A case of history repeating itself

When a hyena wants to eat its children, it first accuses them of smelling like goats, so says a famous African proverb.

This gives a false pretext to attack under the illusion that it was inevitable and desirable.

The proverb came to light recently when the government accused businesses of sabotage by inflating prices and forcing customers to buy solely in United States dollars despite the economy using a dual currency regime in which the Zimbabwe dollar is also a legal tender.

Business stands accused of hiding point of sale machines to force customers to buy in United States dollars. Critics say the sector is not dabbling in politics in the run up to the harmonised elections coming in the second half of the year.

The bone of contention is the pricing in formal shops against what is happening in the informal sector. Manufacturers are accused of only supplying in the informal sector thereby starving the formal set ups.

Manufacturers have a choice either to supply to established retailers and get paid after 30 days in local currency or supply to tuckshops and get instant payment.

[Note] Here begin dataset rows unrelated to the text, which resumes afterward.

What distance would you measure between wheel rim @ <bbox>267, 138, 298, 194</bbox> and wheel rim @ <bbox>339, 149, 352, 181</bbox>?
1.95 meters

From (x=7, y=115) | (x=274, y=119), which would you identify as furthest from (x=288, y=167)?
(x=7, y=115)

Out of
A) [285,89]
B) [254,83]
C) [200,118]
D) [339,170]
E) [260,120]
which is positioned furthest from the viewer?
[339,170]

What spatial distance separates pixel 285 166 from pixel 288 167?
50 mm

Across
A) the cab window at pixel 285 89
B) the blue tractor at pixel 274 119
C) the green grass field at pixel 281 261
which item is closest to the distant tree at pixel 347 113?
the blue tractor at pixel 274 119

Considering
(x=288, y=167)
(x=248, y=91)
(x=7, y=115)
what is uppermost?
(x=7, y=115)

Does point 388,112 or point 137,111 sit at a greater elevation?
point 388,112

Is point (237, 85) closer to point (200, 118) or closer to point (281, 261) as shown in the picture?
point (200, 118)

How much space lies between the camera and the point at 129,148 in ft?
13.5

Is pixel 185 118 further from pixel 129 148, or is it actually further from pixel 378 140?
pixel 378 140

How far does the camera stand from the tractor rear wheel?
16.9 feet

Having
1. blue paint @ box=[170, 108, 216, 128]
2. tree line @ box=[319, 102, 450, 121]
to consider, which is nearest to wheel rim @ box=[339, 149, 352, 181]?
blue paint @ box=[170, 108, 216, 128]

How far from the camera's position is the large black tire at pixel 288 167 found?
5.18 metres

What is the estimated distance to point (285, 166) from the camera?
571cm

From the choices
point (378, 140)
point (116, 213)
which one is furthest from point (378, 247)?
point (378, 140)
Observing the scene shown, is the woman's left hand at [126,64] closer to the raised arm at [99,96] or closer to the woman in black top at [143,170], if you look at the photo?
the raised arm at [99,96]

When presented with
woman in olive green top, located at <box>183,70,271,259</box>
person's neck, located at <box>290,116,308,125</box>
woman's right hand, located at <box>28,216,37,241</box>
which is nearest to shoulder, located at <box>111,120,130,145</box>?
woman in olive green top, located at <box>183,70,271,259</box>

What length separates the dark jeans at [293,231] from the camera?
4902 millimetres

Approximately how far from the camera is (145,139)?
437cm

Any rational business will choose the latter. They are in business to make a profit and are not charities.

The elephant in the room has been the exchange rate, which the government has failed to address.

The local currency has lost its function as a store of value. No one trusts it anymore with 70% of transactions now in the greenback.

The local currency is overvalued on the foreign currency auction system against the alternative market, which is widely used in transactions.

The saboteurs are not in business but in government offices. Who paid local contractors in local currency which saw them buying foreign currency on the parallel market leading to the depreciation of the local currency? It is the government.

Who has maintained an overvalued exchange rate, which has fuelled arbitrage opportunities? It is the government.

Who has fiddled with a Dutch auction system, which stipulates that the highest bidder wins and comes up with a Zimbabwean version of an auction, which uses a weighted average?

It is the government.

Who put punitive interest rates under the guise of halting speculative lending thereby seeing a shift to US$ loans and in the process accelerating dollarisation? It is the government.

It has been one boob after another by the government. When cornered, the government finds a willing punching bag in business with hawks girding their loins and ready to pounce.

The attacks on the business sector will be amplified as elections beckon.

It is going to be a long winter for business.

History has some lessons on the government’s previous fights with the business where it came out battered and bruised. The then President Robert Mugabe’s administration came up with price controls, which left shelves empty laying the foundation for the dollarisation of the economy in 2009.

The current administration would not want to go on a similar destructive path.